Even after seeing the results, I still have a hard time believing that
this works so well! It feels like it *shouldn’t* work at all. But,
zooming out, there are a lot of relevant factors to consider. First,
there just aren’t that many people writing campaign materials. It makes
sense that word-choice and writing style would exhibit predictible
patterns. Second, campaign emails have been A/B tested into oblivion, so
there’s a systematic process that cranks out similar-sounding copy.
Third, the recipients of these emails have largely self-sorted. This
likely bolsters the expected structure and copy uniquely for each label.
Ultimately, compression algorithms optimize on patterns and
predictibility. What this shows us is that the two parties are uniquely
*predictible* in their written communications.

The idea of classification by compression is not new; Russell and Norvig
wrote about it in 1995 in the venerable [Artificial Intelligence: A
Modern Approach](https://aima.cs.berkeley.edu/3rd-ed/):

![Classification by data compression](aiama.png)

More recently, the [“gzip beats BERT”
paper](https://aclanthology.org/2023.findings-acl.426/) got a lot of
attention. What the **BIDEN** model demonstrates is that this technique
is effective and likely generalizable on modern partisan texts.

It’s worth articulating again how fast and simple this method is. No
GPUs. No Neural Networks. No N-grams. No transformers. No kNN.

I think that’s pretty cool!

### License

    Copyright (c) 2023, Matt Hodges
    All rights reserved.

    Redistribution and use in source and binary forms, with or without
    modification, are permitted provided that the following conditions are met:

    * Redistributions of source code must retain the above copyright notice, this
      list of conditions and the following disclaimer.

    * Redistributions in binary form must reproduce the above copyright notice,
      this list of conditions and the following disclaimer in the documentation
      and/or other materials provided with the distribution.

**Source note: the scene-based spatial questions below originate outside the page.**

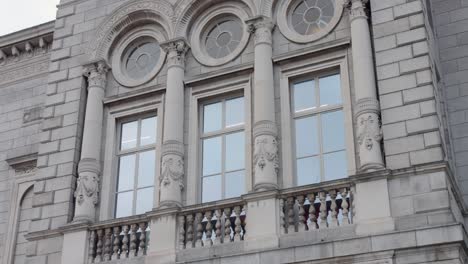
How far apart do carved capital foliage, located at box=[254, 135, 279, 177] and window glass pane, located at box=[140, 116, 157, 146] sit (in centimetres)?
307

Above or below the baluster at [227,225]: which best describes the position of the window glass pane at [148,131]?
above

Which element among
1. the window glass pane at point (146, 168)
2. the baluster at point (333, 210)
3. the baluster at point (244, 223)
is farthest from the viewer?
the window glass pane at point (146, 168)

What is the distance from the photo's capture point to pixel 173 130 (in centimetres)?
1638

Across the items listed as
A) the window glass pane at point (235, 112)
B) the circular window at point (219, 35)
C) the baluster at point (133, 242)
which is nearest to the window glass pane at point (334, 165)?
the window glass pane at point (235, 112)

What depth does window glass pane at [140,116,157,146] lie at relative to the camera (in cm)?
1738

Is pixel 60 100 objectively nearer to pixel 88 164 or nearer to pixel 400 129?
pixel 88 164

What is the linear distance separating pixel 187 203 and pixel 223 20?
454cm

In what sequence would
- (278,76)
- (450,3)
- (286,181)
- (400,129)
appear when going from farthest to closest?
(450,3)
(278,76)
(286,181)
(400,129)

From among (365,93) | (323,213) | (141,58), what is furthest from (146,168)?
(365,93)

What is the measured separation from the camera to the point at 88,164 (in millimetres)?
17000

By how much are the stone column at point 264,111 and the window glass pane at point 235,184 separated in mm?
731

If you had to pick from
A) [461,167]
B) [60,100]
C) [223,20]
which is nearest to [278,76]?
[223,20]

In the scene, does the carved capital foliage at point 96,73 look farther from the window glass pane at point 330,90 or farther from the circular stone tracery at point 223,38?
the window glass pane at point 330,90

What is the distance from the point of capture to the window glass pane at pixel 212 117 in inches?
661
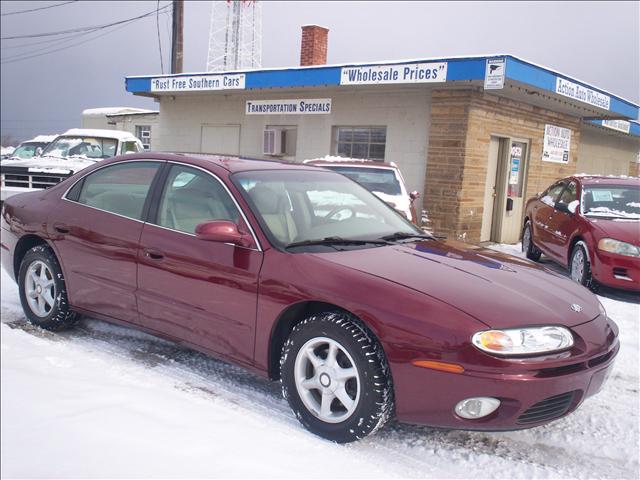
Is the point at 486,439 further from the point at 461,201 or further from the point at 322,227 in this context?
the point at 461,201

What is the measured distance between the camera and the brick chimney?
1564 centimetres

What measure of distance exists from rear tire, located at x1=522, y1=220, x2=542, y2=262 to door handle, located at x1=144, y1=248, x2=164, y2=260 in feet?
24.6

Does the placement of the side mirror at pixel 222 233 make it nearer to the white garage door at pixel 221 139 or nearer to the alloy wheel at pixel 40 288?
the alloy wheel at pixel 40 288

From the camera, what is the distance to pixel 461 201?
11.2 m

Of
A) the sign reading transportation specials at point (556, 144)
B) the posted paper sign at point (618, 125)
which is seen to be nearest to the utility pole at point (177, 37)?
the sign reading transportation specials at point (556, 144)

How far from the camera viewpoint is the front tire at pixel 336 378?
3.03 meters

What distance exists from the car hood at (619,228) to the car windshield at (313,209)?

    * Neither the name of BIDEN: Binary Inference Dictionaries for Electoral NLP nor the names of its
      contributors may be used to endorse or promote products derived from
      this software without specific prior written permission.

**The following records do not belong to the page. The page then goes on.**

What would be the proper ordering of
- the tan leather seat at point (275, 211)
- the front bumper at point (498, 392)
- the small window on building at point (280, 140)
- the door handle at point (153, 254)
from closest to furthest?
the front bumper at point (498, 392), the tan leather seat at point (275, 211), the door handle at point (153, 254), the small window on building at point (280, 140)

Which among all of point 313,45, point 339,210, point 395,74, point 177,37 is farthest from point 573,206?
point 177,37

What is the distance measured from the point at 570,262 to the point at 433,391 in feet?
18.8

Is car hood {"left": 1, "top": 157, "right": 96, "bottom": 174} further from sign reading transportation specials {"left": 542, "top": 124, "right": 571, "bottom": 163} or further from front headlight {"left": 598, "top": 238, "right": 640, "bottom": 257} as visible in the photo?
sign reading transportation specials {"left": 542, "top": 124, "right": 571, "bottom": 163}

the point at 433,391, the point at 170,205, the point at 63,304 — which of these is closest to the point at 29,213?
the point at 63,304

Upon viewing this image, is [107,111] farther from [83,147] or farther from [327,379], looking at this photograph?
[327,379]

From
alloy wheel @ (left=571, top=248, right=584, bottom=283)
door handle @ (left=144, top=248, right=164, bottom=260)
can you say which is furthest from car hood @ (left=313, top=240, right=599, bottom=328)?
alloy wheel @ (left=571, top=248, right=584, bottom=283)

    THIS SOFTWARE IS PROVIDED BY THE COPYRIGHT HOLDERS AND CONTRIBUTORS "AS IS"
    AND ANY EXPRESS OR IMPLIED WARRANTIES, INCLUDING, BUT NOT LIMITED TO, THE
    IMPLIED WARRANTIES OF MERCHANTABILITY AND FITNESS FOR A PARTICULAR PURPOSE ARE
    DISCLAIMED. IN NO EVENT SHALL THE COPYRIGHT HOLDER OR CONTRIBUTORS BE LIABLE
    FOR ANY DIRECT, INDIRECT, INCIDENTAL, SPECIAL, EXEMPLARY, OR CONSEQUENTIAL
    DAMAGES (INCLUDING, BUT NOT LIMITED TO, PROCUREMENT OF SUBSTITUTE GOODS OR
    SERVICES; LOSS OF USE, DATA, OR PROFITS; OR BUSINESS INTERRUPTION) HOWEVER
    CAUSED AND ON ANY THEORY OF LIABILITY, WHETHER IN CONTRACT, STRICT LIABILITY,
    OR TORT (INCLUDING NEGLIGENCE OR OTHERWISE) ARISING IN ANY WAY OUT OF THE USE
    OF THIS SOFTWARE, EVEN IF ADVISED OF THE POSSIBILITY OF SUCH DAMAGE.